The RNC is suing me, a Black Republican

Raynard JacksonWith less than seven weeks to go before one of the most historic elections in our nation’s history, and when the GOP needs all the help it can get reaching Black voters, the Republican National Committee (RNC) is suing me, a Black Republican, over an event that I created.

I created and hosted the first “Black Republican Trailblazer Awards Luncheon” in February 2013 in the wake of former Massachusetts Governor Mitt Romney’s loss to then-Senator Barack Obama in the 2012 presidential election. Romney received just four percent of the Black vote.

Recognizing our own
The event was designed to recognize and honor Black Republicans who have made significant contributions to both America and the Republican Party. The head of the RNC, Reince Preibus, immediately saw the value in the luncheon and insisted that his organization pay for it.

I coordinated and executed that 2013 luncheon, despite the fact that RNC staffers, unbeknownst to Preibus at the time, attempted to sabotage my efforts at every turn.

More than 250 people attended the inaugural luncheon and I estimate that about 40 percent of them were Democrats.

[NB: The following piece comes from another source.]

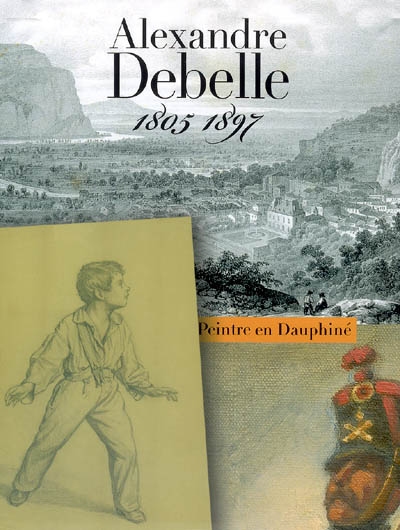 Alexandre Debelle (1805-1897) : un peintre en Dauphiné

That first year, we honored William T. Coleman and Robert J. Brown. David L. Steward was the keynote speaker. Coleman’s work was critical in the United States Supreme Court’s decision in Brown v. Board of Education, and he served as secretary of transportation during the Ford Administration. Bob Brown was the highest-ranking Black staffer in the Nixon administration.

Coleman and Brown were both civil rights icons who never forgot their obligation to fight on behalf of Black community.

Great event
Preibus joined me and Dave Steward, the head of World Wide Technology in St. Louis, Mo., who operates one of the largest Black-owned businesses in the U.S., on the stage to talk about politics and the party. RNC staffers later edited me out of the video that was recorded of our conversation.

Despite the behind-the-scenes turmoil, that first event was the gold standard.

By 2014, Black staffers at the RNC decided they no longer needed my leadership. My original vision for the event was watered down. By the time NewsOneNow managing editor and noted liberal Roland Martin hosted the event in 2015, I had completely divorced myself from that RNC-sponsored minstrel show. Even one of the honorees, Senator Tim Scott (R-S.C.) declared: “I’m not a trailblazer. My father is the trailblazer.”

I went my own way and sought to trademark the event through my political action committee (PAC), Black Americans for a Better Future. BABF is the first and only Black Super PAC established to get more Blacks involved in the Republican Party.

Last November, I filed for and received provisional trademark approval by the U.S. Patent and Trademark Office (USPTO) for the name, “Black Republican Trailblazer Awards Luncheon.” I e-mailed invitations to my 2016 event in early January for the upcoming February luncheon in Washington, D.C.

What did the RNC do?
It sent out an invitation for an event using the same name as my event, but in Jacksonville, Fla., scheduled a week before mine. In a conversation in January 2016, Preibus claimed that the RNC owned the name to my event. During a heated, hour-long conversation, Preibus threatened to destroy me. He said he would make it impossible for me to raise money through my PAC.

Recently, I received notification from the USPTO that my trademark application was in dispute and officially being opposed by the RNC. This is the thanks I get for being a loyal Republican for more than 30 years?

I challenge my readers to find anyone who has done more than me to get more Blacks actively engaged with this party. With less than two months before a presidential election in which our nominee and the party are having major problems attracting Black voters, the RNC hires a law firm to take me to court over something I created. Really?

Well, if they want a fight, that’s exactly what I’m going to give them.

In 1520, Pope Leo X excommunicated famed reformer Martin Luther, because he had the audacity to challenge the authority of the pope. This challenge was issued in the form of Luther’s “95 Theses.” The pope ordered Charles V, emperor of the Holy Roman Empire of the German nation, to give Luther a chance to change his mind.

Took a stand
Knowing that he was right in his actions and having the people on his side, Luther stood before the Imperial Diet at Worms and made his now famous declaration:

“Unless I am convinced by Scripture and plain reason – I do not accept the authority of the popes and councils, for they have contradicted each other – my conscience is captive to the Word of God. I cannot and I will not recant anything for to go against conscience is neither right nor safe. God help me. Amen.”

Herein, I likewise make my stand!

Raynard Jackson is founder and chairman of Black Americans for a Better Future.